++++ PAGE TEXT ++++

1. Overview
We know that the ps command is a handy utility for listing the currently running processes on the system. Also, the grep command is good at filtering text.
In this tutorial, we’ll explore how to combine the two commands to find desired processes and preserve the header line of ps‘s output.
2. Introduction to the Problem
The ps command with the -ef option can list all running processes on the system. In practice, we often don’t need the entire list. Instead, we want to check the information of particular processes. Therefore, usually, we’ll pipe ps‘s output to the grep command to do some filtering.
Next, let’s see an example. Let’s say we want to check the processes with the keyword “vim“:
$ ps -ef | grep vim
kent 774919 44545 0 00:01 pts/7 00:00:00 vim /home/kent/.vimrc
kent 775664 1 2 00:04 ? 00:00:00 gvim /tmp/test/hello.txt
kent 775798 44504 0 00:04 pts/6 00:00:00 grep vim
As the output above shows, currently, one Vim editor process is editing the file /home/kent/.vimrc. Another Gvim editor is editing /tmp/test/hello.txt. Apart from that, we can see the “grep vim” command also appears in the output. This is because the grep process has already started when we launch the “ps | grep” command.

++++

• [BRIEF]: Reproduce the stretch of the ps and grep tutorial from "1. Overview" through "at filtering text.". The material after this point has no connection to the ps and grep tutorial.

++++ DATASET EXCERPT ++++

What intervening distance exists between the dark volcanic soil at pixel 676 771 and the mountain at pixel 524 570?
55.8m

++++

• [EXPECTED OUTPUT]:
1. Overview
We know that the ps command is a handy utility for listing the currently running processes on the system. Also, the grep command is good at filtering text.